Artichoke Mousse and Smoked Salmon Terrine Recipe
Artichoke Mousse and Smoked Salmon Terrine
Total time: more than 2 hours

Prep. time: 10 minutes
Refrigeration time: At least 2 hours
Cooking time: None

Difficulty: Easy
Chef's Note

Use narrow slices of smoked salmon, preferably taken from towards the tail; otherwise use 5 large slices and cut them in half.

Personally, for this recipe I prefer strongly smoked but lightly salted salmon.

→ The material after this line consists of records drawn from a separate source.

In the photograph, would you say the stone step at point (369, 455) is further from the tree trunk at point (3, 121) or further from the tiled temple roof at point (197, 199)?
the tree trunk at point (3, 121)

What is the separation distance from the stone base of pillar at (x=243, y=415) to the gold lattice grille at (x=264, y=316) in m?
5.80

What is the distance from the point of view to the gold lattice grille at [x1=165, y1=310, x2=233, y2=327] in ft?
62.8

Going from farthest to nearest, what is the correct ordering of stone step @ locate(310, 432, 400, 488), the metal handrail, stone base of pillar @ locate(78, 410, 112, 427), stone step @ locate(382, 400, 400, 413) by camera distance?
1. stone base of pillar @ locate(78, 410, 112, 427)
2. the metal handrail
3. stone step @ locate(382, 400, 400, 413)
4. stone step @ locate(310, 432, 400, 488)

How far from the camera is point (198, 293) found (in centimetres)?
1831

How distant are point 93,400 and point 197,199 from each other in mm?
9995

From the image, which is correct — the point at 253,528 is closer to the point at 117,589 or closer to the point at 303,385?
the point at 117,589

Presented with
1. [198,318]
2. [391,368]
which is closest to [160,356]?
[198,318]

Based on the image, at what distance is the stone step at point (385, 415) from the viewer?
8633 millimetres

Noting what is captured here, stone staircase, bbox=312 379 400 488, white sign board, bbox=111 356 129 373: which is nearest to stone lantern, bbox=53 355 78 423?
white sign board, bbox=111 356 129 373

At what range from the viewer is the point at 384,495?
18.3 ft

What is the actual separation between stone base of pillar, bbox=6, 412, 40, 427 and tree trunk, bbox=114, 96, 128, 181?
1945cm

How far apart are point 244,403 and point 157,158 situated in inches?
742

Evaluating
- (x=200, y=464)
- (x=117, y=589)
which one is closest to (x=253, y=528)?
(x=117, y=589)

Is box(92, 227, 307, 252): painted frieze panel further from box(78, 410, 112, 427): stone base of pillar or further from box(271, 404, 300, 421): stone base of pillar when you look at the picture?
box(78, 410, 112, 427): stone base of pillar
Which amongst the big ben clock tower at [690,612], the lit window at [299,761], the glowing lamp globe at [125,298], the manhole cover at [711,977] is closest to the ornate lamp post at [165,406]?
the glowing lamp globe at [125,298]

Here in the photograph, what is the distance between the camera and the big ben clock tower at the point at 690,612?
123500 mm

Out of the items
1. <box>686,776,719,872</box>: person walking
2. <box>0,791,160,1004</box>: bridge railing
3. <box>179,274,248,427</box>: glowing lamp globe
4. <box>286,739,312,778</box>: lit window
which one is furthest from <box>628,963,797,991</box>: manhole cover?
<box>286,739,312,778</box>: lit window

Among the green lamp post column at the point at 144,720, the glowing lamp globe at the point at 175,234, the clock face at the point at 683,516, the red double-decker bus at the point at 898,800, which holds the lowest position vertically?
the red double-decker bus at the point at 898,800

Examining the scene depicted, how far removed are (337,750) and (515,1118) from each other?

Because of the smoked salmon, long ramekins work best, but you can use small round ramekins, placing the slices in a cross.

For 8-10 servings

- 1 can of Artichoke hearts
- 250 ml (1 cup) plain yogurt or sour cream
- 2 tbsp. mayonnaise
- 1 packet or 2 sheets of gelatin
- 8-10 small slices of Smoked salmon
  1. dissolve the gelatin in 125 ml (1/2 cup) boiling water, or use the usual method, keeping the water to a minimum;
  2. place all the ingredients except the salmon in a food process and process to a smooth cream;
  3. line each ramekin with a slice of smoked salmon; pour the mixture over the salmon, dividing it among 8-10 ramekins;
  4. cover and refrigerate for at least 2 hours; unmold and serve.